§ **Excerpt provided**
########################################
The reason is because the police are no longer interested to do anything to crack down on these crimes (they are too busy shooting civilians). Plus those who are victims are often unable to report these crimes to the police because the police stations are barricaded and civilians are not allowed to enter. Even if they were, locals are scared of being accused of being police informers if they are seen entering a police station.
This means that I need to be careful of muggings on the dark streets. The problem is of concern since the banking system is buggered and ATMs no longer work (as I found last September in Yangon). So I am paid in USD cash and therefore will end up with $24,000 cash or so by the time I fly to Bangkok to drop this money into my Thai bank account. Rather than carrying thousands of USD when I go out on the streets, it seems a better idea to hide the money in my hotel room. (Never trust hotel room safes - the hotel staff know how to open them!). So hide the money in 'clear view'.
This plan should work, unless the hotel staff/burglar is aware that I am a useless teacher and would never buy a dictionary, so why do I have a dictionary in my room?!
Now speaking of dictionaries, I must repeat a hilarious extract from a Teakdoor post that I made in 2012, in case it was missed:
Some interesting events from last night - the following are true events, no porkies.
The following day (Thursday) is a public holiday in Myanmar - something to do with the full moon of the 14th Waso. Burmese measure time/months in Wasos.
So I decided not to go to bed early as is my norm, but to venture out to the cattle show at the ungodly hour of 9pm, (the bar/restaurant closes at 11.30pm).
########################################
§ **Supplied records**
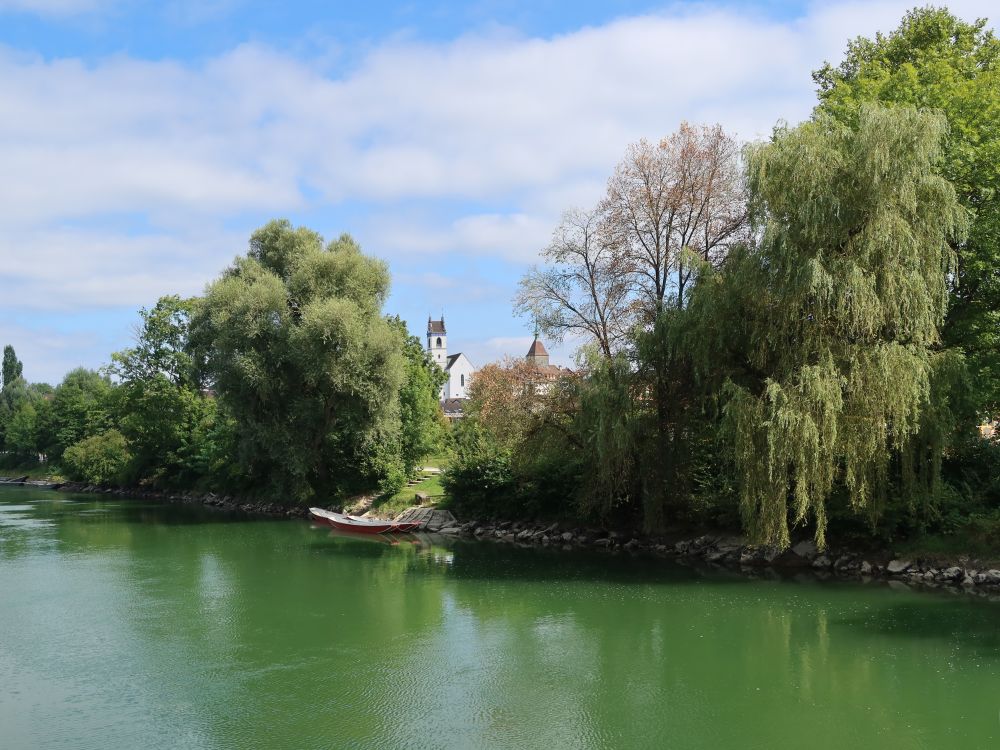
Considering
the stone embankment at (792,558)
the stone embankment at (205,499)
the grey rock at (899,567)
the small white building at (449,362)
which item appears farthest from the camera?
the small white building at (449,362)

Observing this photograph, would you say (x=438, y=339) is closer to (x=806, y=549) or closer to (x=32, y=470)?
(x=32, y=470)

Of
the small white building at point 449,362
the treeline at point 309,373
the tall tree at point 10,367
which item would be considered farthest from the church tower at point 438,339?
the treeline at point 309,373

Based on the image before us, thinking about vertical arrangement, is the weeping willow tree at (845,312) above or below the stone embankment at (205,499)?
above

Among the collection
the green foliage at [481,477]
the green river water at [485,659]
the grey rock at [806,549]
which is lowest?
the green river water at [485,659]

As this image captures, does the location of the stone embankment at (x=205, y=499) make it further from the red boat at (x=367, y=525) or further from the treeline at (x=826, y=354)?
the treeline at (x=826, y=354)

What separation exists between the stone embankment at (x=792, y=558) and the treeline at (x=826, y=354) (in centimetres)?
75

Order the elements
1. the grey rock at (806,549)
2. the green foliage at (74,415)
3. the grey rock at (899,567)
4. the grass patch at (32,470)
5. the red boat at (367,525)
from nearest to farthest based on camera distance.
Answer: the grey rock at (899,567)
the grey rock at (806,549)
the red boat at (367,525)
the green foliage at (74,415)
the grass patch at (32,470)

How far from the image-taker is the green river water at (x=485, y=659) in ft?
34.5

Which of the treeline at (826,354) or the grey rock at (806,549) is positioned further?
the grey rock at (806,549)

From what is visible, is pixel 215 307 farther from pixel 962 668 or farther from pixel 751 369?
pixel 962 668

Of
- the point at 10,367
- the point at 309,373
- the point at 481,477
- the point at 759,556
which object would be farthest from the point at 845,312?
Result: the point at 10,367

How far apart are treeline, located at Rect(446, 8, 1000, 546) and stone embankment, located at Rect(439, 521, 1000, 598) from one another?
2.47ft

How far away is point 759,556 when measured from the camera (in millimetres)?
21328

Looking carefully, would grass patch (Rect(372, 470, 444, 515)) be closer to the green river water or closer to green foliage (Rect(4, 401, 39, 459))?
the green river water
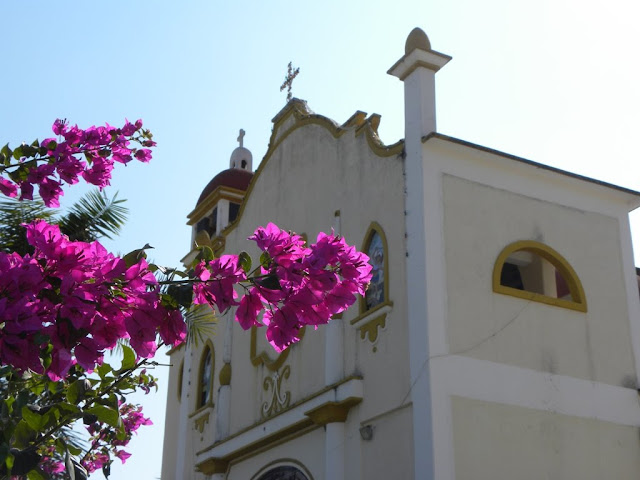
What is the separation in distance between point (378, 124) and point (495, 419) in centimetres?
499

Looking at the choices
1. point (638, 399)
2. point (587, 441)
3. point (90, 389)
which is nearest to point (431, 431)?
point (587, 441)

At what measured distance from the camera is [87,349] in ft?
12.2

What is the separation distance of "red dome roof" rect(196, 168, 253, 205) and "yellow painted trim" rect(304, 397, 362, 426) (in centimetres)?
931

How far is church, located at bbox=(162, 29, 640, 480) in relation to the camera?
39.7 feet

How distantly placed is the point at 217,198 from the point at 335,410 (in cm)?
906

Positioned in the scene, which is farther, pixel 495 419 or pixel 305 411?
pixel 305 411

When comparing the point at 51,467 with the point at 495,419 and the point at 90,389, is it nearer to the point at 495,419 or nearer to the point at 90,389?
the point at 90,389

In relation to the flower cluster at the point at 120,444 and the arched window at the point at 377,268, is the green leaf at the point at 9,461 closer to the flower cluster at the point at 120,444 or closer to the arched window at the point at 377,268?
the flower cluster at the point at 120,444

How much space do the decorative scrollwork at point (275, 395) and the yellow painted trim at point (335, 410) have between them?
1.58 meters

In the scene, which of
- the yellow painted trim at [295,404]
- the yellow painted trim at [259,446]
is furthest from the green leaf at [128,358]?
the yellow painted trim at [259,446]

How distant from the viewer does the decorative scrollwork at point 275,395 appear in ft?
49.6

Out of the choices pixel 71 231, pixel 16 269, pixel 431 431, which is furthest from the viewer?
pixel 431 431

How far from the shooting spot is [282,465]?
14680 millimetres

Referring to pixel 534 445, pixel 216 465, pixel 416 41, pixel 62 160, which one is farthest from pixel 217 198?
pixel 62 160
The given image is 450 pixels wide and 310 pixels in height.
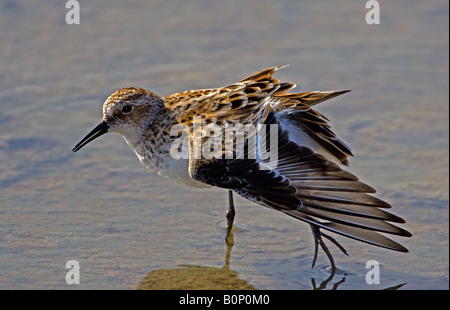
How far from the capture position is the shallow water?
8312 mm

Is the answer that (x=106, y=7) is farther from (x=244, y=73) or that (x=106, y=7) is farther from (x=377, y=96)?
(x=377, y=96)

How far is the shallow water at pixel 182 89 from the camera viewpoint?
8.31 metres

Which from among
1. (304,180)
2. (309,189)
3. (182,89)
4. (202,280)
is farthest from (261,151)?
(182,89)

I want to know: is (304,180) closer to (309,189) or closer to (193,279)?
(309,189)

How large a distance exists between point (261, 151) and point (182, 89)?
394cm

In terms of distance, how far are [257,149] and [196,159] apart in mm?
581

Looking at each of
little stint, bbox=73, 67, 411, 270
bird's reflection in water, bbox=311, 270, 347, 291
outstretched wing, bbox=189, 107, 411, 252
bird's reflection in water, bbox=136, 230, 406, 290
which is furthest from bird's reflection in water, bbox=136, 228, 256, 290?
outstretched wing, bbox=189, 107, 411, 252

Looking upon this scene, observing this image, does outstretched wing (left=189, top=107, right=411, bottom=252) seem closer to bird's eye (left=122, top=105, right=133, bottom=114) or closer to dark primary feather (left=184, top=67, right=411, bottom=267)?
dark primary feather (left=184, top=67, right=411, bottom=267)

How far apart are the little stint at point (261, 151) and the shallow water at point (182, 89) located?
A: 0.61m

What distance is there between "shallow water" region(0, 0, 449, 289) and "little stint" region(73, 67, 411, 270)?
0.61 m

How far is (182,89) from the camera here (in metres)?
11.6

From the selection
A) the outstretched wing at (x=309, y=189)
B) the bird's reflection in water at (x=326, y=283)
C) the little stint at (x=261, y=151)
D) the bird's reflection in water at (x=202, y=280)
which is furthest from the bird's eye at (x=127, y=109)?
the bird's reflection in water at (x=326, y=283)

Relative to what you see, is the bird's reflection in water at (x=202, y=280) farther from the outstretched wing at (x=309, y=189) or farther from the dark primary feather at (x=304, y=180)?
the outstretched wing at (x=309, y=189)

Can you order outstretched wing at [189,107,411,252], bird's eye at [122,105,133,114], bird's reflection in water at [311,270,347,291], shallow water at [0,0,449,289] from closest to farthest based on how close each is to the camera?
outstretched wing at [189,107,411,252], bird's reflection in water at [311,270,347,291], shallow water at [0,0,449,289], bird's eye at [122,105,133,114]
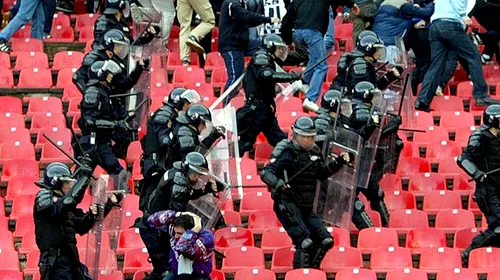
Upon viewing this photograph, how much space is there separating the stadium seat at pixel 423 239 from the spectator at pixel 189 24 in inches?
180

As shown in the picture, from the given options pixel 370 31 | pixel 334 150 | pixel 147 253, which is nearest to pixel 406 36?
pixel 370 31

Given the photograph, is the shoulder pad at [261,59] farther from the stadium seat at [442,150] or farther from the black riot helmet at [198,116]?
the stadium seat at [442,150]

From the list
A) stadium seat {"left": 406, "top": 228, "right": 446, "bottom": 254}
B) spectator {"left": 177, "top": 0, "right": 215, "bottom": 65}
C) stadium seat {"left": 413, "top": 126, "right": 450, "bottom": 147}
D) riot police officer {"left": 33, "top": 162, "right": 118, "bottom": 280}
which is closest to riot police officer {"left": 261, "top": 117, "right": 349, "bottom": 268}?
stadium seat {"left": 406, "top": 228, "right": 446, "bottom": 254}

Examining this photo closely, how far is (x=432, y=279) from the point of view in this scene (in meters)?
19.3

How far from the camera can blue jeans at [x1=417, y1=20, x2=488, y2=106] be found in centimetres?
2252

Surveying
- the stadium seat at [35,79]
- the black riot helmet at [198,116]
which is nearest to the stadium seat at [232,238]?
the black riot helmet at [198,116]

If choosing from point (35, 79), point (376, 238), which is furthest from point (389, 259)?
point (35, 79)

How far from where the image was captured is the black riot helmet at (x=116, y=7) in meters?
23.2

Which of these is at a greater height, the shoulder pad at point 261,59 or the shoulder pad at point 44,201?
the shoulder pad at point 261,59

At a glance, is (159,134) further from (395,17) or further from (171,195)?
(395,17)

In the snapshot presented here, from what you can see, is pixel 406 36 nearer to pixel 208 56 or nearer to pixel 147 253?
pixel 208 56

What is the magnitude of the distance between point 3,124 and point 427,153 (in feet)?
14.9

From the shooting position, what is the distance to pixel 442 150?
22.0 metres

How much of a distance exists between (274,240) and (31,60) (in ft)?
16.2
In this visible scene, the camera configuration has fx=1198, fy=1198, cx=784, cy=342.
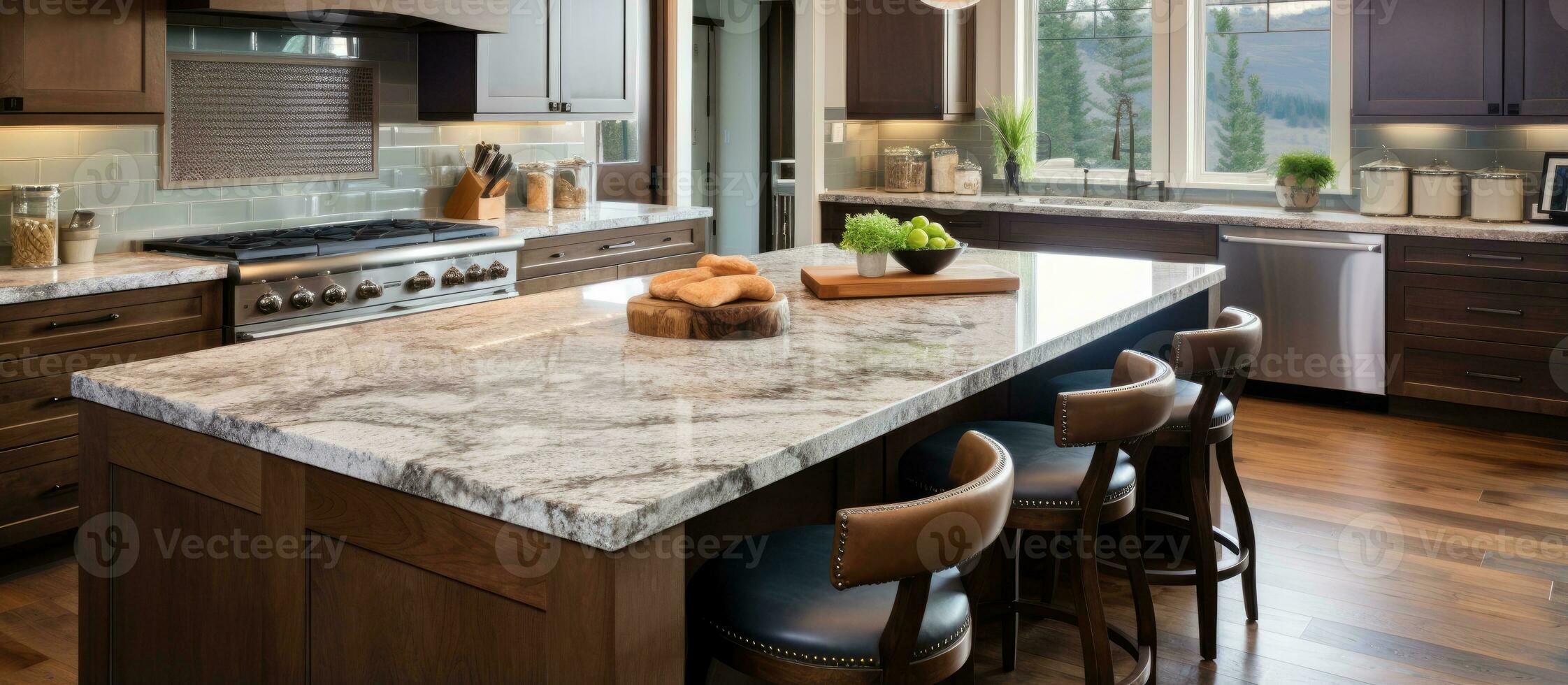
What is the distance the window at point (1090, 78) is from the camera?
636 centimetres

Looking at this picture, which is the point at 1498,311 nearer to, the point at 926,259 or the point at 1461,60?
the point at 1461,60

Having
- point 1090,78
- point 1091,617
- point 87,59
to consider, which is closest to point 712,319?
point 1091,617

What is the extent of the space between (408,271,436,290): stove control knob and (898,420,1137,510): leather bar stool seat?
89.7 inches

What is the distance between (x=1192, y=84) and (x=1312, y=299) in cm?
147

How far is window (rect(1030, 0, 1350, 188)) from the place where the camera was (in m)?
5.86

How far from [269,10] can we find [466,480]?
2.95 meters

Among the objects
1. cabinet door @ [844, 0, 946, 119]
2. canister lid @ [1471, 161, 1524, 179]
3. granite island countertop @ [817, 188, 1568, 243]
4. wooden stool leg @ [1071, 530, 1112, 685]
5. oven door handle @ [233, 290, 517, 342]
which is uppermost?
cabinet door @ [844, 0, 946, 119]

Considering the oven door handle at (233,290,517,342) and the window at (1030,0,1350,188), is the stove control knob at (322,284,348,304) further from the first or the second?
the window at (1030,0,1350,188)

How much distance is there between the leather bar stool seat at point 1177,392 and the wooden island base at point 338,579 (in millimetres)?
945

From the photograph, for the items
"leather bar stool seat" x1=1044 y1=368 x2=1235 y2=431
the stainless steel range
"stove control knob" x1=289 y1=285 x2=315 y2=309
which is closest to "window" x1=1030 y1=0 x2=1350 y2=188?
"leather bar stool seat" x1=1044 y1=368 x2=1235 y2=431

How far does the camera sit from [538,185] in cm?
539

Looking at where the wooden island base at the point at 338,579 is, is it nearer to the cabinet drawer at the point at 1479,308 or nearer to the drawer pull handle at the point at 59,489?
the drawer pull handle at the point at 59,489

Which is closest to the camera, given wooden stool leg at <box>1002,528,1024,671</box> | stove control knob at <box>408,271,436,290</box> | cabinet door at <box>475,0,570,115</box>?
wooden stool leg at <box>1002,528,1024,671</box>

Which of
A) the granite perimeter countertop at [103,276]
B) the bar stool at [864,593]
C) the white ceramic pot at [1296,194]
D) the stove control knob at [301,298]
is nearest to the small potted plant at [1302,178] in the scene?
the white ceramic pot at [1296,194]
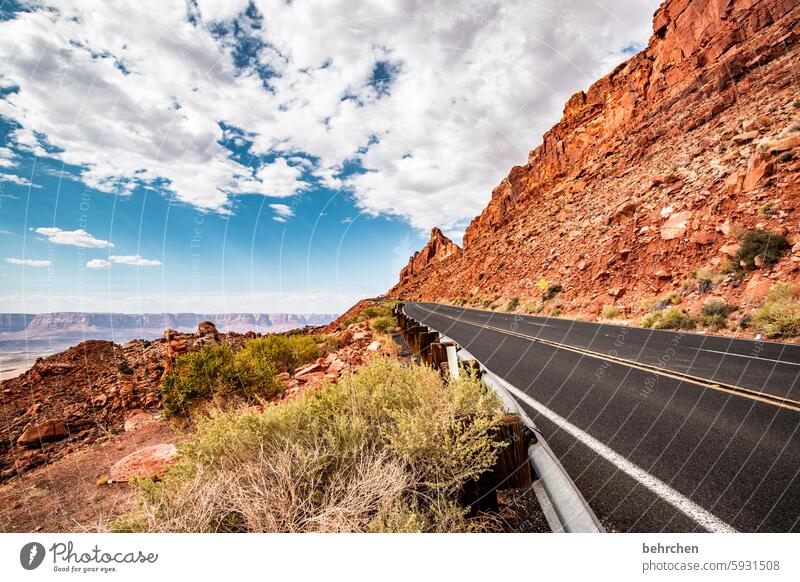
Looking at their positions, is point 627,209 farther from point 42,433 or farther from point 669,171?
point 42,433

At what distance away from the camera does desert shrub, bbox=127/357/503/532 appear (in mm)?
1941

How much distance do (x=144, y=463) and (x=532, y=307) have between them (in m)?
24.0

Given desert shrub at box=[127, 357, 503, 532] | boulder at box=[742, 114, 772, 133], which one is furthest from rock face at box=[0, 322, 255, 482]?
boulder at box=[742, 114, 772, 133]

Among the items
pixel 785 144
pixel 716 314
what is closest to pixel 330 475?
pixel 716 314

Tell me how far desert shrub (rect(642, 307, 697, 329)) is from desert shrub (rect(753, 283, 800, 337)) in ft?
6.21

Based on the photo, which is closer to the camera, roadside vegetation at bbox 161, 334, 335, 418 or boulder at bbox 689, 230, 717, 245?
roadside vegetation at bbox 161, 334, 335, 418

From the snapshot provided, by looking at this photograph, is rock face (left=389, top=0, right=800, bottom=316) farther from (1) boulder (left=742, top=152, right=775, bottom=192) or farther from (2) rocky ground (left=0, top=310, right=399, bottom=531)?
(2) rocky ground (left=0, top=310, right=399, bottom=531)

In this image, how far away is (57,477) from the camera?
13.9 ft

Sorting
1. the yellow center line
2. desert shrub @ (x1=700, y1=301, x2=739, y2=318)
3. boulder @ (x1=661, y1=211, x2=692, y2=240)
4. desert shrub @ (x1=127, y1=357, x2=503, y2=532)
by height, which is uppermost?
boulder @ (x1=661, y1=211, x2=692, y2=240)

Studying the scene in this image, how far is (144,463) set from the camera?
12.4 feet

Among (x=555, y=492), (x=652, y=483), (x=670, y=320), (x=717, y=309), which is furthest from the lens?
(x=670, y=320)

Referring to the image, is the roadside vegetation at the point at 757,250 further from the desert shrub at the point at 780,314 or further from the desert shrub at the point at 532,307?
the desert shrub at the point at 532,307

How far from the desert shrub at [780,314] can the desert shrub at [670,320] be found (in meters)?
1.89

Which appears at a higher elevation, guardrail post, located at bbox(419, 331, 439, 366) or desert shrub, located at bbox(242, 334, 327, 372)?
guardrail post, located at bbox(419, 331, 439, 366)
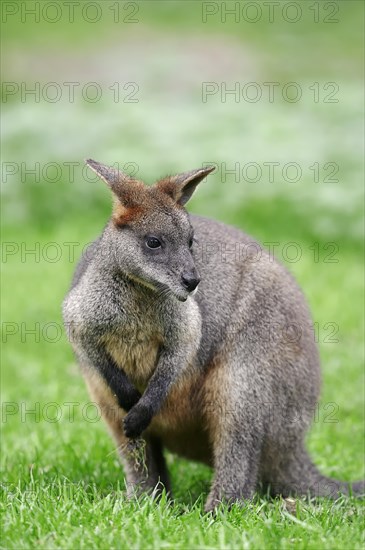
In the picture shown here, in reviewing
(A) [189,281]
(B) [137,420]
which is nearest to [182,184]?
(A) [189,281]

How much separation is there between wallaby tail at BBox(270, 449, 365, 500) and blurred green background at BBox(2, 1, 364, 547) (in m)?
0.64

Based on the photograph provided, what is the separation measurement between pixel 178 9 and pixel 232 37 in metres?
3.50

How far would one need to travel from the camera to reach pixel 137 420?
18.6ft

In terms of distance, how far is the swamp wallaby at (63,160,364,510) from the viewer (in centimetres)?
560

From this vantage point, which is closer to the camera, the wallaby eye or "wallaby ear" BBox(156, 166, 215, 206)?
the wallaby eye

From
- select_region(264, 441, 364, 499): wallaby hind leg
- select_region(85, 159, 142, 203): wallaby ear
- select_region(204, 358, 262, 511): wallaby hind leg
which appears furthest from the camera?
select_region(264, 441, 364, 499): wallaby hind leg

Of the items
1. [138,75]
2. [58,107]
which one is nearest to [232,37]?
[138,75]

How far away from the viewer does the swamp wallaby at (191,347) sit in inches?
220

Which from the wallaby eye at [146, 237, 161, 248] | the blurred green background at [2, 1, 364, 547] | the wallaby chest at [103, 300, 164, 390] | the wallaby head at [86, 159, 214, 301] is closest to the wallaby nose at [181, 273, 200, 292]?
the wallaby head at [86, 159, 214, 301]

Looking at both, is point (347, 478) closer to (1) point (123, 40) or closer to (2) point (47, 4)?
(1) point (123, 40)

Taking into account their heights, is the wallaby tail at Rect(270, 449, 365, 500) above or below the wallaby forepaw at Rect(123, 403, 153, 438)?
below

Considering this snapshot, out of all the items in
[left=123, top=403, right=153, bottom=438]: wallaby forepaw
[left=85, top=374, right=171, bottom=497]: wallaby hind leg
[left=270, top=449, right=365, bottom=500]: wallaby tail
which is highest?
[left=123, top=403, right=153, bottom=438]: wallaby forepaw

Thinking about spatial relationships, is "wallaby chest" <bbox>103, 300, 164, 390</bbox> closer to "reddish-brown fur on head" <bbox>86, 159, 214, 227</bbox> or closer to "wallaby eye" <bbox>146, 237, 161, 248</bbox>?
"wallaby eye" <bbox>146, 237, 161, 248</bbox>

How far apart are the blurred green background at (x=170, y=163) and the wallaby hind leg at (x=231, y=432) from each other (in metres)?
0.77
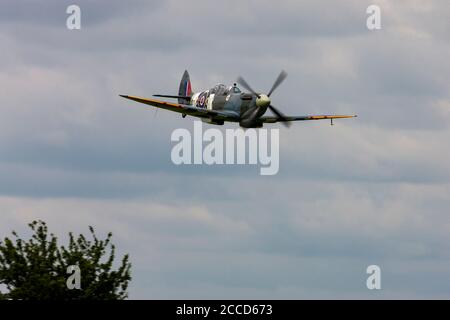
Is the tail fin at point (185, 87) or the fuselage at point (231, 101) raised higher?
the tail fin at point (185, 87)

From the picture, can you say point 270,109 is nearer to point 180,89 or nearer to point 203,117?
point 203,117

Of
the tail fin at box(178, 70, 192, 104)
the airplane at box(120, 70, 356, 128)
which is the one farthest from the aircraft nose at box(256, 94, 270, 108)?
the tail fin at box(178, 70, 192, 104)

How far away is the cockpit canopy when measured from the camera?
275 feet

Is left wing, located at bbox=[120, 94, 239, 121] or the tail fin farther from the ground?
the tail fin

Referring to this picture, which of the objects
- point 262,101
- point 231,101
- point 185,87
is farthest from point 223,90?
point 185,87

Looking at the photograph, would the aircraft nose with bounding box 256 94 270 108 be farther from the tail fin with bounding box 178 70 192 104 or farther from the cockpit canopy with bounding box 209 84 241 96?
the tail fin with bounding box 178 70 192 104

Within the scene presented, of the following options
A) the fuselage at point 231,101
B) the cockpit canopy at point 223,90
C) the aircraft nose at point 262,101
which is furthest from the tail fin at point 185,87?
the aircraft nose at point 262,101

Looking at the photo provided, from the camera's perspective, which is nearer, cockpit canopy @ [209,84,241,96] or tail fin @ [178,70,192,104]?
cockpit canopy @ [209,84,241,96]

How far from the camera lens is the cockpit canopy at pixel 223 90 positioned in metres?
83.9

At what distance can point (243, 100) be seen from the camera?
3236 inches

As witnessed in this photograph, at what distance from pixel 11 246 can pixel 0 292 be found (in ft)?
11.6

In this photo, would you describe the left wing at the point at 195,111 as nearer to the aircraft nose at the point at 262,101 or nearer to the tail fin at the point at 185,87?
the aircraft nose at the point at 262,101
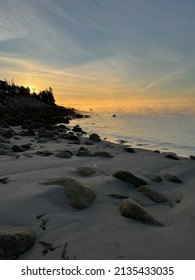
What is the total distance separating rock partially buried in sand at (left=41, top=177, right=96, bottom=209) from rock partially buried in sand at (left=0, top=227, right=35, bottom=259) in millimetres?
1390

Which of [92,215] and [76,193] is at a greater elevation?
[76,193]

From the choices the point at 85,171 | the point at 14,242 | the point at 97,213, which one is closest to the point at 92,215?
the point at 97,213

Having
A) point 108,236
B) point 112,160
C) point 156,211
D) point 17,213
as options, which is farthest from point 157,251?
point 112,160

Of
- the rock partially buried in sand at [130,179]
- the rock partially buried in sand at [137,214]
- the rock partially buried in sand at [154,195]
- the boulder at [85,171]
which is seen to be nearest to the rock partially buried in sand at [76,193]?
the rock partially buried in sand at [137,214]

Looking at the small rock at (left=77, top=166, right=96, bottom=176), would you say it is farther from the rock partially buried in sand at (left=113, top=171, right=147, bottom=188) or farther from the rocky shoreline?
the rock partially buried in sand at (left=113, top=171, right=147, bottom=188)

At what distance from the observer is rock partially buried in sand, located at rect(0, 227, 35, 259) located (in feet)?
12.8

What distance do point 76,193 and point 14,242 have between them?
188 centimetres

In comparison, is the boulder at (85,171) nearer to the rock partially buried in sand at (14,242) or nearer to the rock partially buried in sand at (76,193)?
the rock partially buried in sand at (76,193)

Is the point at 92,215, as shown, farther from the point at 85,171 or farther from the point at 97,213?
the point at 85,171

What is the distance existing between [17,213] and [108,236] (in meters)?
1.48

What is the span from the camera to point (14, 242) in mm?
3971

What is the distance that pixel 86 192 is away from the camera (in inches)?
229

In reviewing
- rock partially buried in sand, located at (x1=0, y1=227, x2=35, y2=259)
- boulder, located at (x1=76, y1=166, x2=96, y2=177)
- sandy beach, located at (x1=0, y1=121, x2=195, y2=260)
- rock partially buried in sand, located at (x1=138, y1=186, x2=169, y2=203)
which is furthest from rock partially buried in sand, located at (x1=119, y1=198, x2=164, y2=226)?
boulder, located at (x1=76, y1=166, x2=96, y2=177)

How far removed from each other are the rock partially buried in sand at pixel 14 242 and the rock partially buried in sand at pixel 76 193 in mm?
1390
########################################
§ **Problems**
A. List every geographic place name (city or country) that appears in the excerpt.
B. From the excerpt, return the part that opens with the words containing "Now speaking of" and closes with "time/months in Wasos.", copied word for word.

§ **Answers to the exercise**
A. Yangon, Bangkok, Myanmar

B.
Now speaking of dictionaries, I must repeat a hilarious extract from a Teakdoor post that I made in 2012, in case it was missed:
Some interesting events from last night - the following are true events, no porkies.
The following day (Thursday) is a public holiday in Myanmar - something to do with the full moon of the 14th Waso. Burmese measure time/months in Wasos.